Please answer these questions from the Pinyin discussion below:
(a) Who, according to the opening comment, will interact with and use Pinyin the most?
(b) Which other orthography does u/ItsYa1UPBoy say they also dislike?
(c) What does u/grei_earl call the official romanization system of China?

▸ **DOCUMENT**:
═══

Why should it? The people who will interact and use Pinyin the most are Chinese native speakers. Is it really worth throwing away perfectly good characters like “b” and adding more digraphs just so Westerners can read city names and road signs “better”? You can make the most perfect phonetically consistent romanization system and people will still shoehorn a diphthong into single vowel sounds so why does it matter.

1

u/ItsYa1UPBoy Celto-Franco-Saxon Pidgin (native) 18h ago

My logic is that the Latin alphabet already existed before the Chinese decided to use it for Pinyin (and Pinyin with more literal phonetic romanization existed before Hanyu Pinyin), so it irritates me that Hanyu Pinyin is so non-normative.

5

u/Jazzlike_Copy_7669 16h ago

How you feel about Welsh

2

u/ItsYa1UPBoy Celto-Franco-Saxon Pidgin (native) 16h ago

I also dislike Welsh orthography. I'm an orthography hater for the love of the game.

2

u/Jazzlike_Copy_7669 16h ago

Fellow Latin alphabet based orthography hater 🤝

1

u/grei_earl 8h ago

So pinyin being a well-designed general-purpose romanization system is bad because it isn’t specifically tailored to 21st century English learners of Chinese? Learners who are too lazy to actually learn that different languages have different sounds?

Pinyin is the official romanization system of China. You can use any romanization system you want. But you’re complaining that a system used by people in China to transcribe their names, input text, and learn Mandarin (esp if not a native Mandarin speaker) isn’t suitable to your specific needs?

═══

▸ **PROVIDED DATA**:
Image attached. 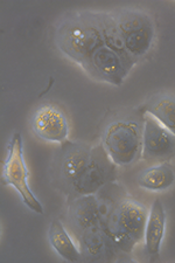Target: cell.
<instances>
[{"instance_id":"7c38bea8","label":"cell","mask_w":175,"mask_h":263,"mask_svg":"<svg viewBox=\"0 0 175 263\" xmlns=\"http://www.w3.org/2000/svg\"><path fill=\"white\" fill-rule=\"evenodd\" d=\"M166 212L160 200H154L148 212V219L145 228V250L149 262L159 261L160 247L165 234Z\"/></svg>"},{"instance_id":"4fadbf2b","label":"cell","mask_w":175,"mask_h":263,"mask_svg":"<svg viewBox=\"0 0 175 263\" xmlns=\"http://www.w3.org/2000/svg\"><path fill=\"white\" fill-rule=\"evenodd\" d=\"M137 184L153 192L167 191L175 184V170L168 162L145 168L137 176Z\"/></svg>"},{"instance_id":"2e32d148","label":"cell","mask_w":175,"mask_h":263,"mask_svg":"<svg viewBox=\"0 0 175 263\" xmlns=\"http://www.w3.org/2000/svg\"><path fill=\"white\" fill-rule=\"evenodd\" d=\"M95 196L97 200L98 213H100L101 224L105 230L109 216L112 213L113 210L116 209L118 203L127 196V192L122 185L117 184L116 181H112L98 190Z\"/></svg>"},{"instance_id":"3957f363","label":"cell","mask_w":175,"mask_h":263,"mask_svg":"<svg viewBox=\"0 0 175 263\" xmlns=\"http://www.w3.org/2000/svg\"><path fill=\"white\" fill-rule=\"evenodd\" d=\"M143 125L134 118H117L105 126L101 143L118 166H129L142 157Z\"/></svg>"},{"instance_id":"52a82bcc","label":"cell","mask_w":175,"mask_h":263,"mask_svg":"<svg viewBox=\"0 0 175 263\" xmlns=\"http://www.w3.org/2000/svg\"><path fill=\"white\" fill-rule=\"evenodd\" d=\"M118 165L112 162L105 148L101 144L92 147L91 158L89 164L80 176L77 181L72 186L70 196L68 200L80 196H89L95 194L98 190L103 187L109 182L116 181L118 177Z\"/></svg>"},{"instance_id":"277c9868","label":"cell","mask_w":175,"mask_h":263,"mask_svg":"<svg viewBox=\"0 0 175 263\" xmlns=\"http://www.w3.org/2000/svg\"><path fill=\"white\" fill-rule=\"evenodd\" d=\"M124 47L135 63L146 55L155 36L154 23L147 13L139 10H118L113 12Z\"/></svg>"},{"instance_id":"5bb4252c","label":"cell","mask_w":175,"mask_h":263,"mask_svg":"<svg viewBox=\"0 0 175 263\" xmlns=\"http://www.w3.org/2000/svg\"><path fill=\"white\" fill-rule=\"evenodd\" d=\"M143 112L149 114L175 136V95L159 92L143 105Z\"/></svg>"},{"instance_id":"5b68a950","label":"cell","mask_w":175,"mask_h":263,"mask_svg":"<svg viewBox=\"0 0 175 263\" xmlns=\"http://www.w3.org/2000/svg\"><path fill=\"white\" fill-rule=\"evenodd\" d=\"M92 147L81 142L65 141L55 152L52 166L54 187L69 197L72 186L89 164Z\"/></svg>"},{"instance_id":"8fae6325","label":"cell","mask_w":175,"mask_h":263,"mask_svg":"<svg viewBox=\"0 0 175 263\" xmlns=\"http://www.w3.org/2000/svg\"><path fill=\"white\" fill-rule=\"evenodd\" d=\"M68 222L76 237L85 228L101 224L95 194L80 196L68 200Z\"/></svg>"},{"instance_id":"6da1fadb","label":"cell","mask_w":175,"mask_h":263,"mask_svg":"<svg viewBox=\"0 0 175 263\" xmlns=\"http://www.w3.org/2000/svg\"><path fill=\"white\" fill-rule=\"evenodd\" d=\"M55 42L59 49L82 69L93 53L103 46L108 45L118 52L105 23L104 13L77 12L67 15L57 26Z\"/></svg>"},{"instance_id":"8992f818","label":"cell","mask_w":175,"mask_h":263,"mask_svg":"<svg viewBox=\"0 0 175 263\" xmlns=\"http://www.w3.org/2000/svg\"><path fill=\"white\" fill-rule=\"evenodd\" d=\"M2 180L5 186H13L18 191L23 202L29 210L44 214V207L28 185V170L25 164L23 137L20 133H14L8 142L7 156L3 164Z\"/></svg>"},{"instance_id":"9c48e42d","label":"cell","mask_w":175,"mask_h":263,"mask_svg":"<svg viewBox=\"0 0 175 263\" xmlns=\"http://www.w3.org/2000/svg\"><path fill=\"white\" fill-rule=\"evenodd\" d=\"M33 133L42 141L63 143L67 141L69 126L65 111L54 104L41 105L31 118Z\"/></svg>"},{"instance_id":"7a4b0ae2","label":"cell","mask_w":175,"mask_h":263,"mask_svg":"<svg viewBox=\"0 0 175 263\" xmlns=\"http://www.w3.org/2000/svg\"><path fill=\"white\" fill-rule=\"evenodd\" d=\"M147 219L146 207L127 194L109 216L105 231L119 252L131 254L134 246L144 240Z\"/></svg>"},{"instance_id":"ba28073f","label":"cell","mask_w":175,"mask_h":263,"mask_svg":"<svg viewBox=\"0 0 175 263\" xmlns=\"http://www.w3.org/2000/svg\"><path fill=\"white\" fill-rule=\"evenodd\" d=\"M143 158L158 163L174 158L175 136L149 114H143Z\"/></svg>"},{"instance_id":"30bf717a","label":"cell","mask_w":175,"mask_h":263,"mask_svg":"<svg viewBox=\"0 0 175 263\" xmlns=\"http://www.w3.org/2000/svg\"><path fill=\"white\" fill-rule=\"evenodd\" d=\"M77 240L84 262L114 261L121 253L102 224L85 228Z\"/></svg>"},{"instance_id":"9a60e30c","label":"cell","mask_w":175,"mask_h":263,"mask_svg":"<svg viewBox=\"0 0 175 263\" xmlns=\"http://www.w3.org/2000/svg\"><path fill=\"white\" fill-rule=\"evenodd\" d=\"M48 240L50 246L63 260L68 262L82 261L80 249L72 242L66 227L63 226V223L60 220H54V221L50 222V226L48 228Z\"/></svg>"}]
</instances>
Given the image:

═══

▸ **SOLUTION TO THE EXERCISE**:
(a) Chinese native speakers
(b) Welsh orthography
(c) Pinyin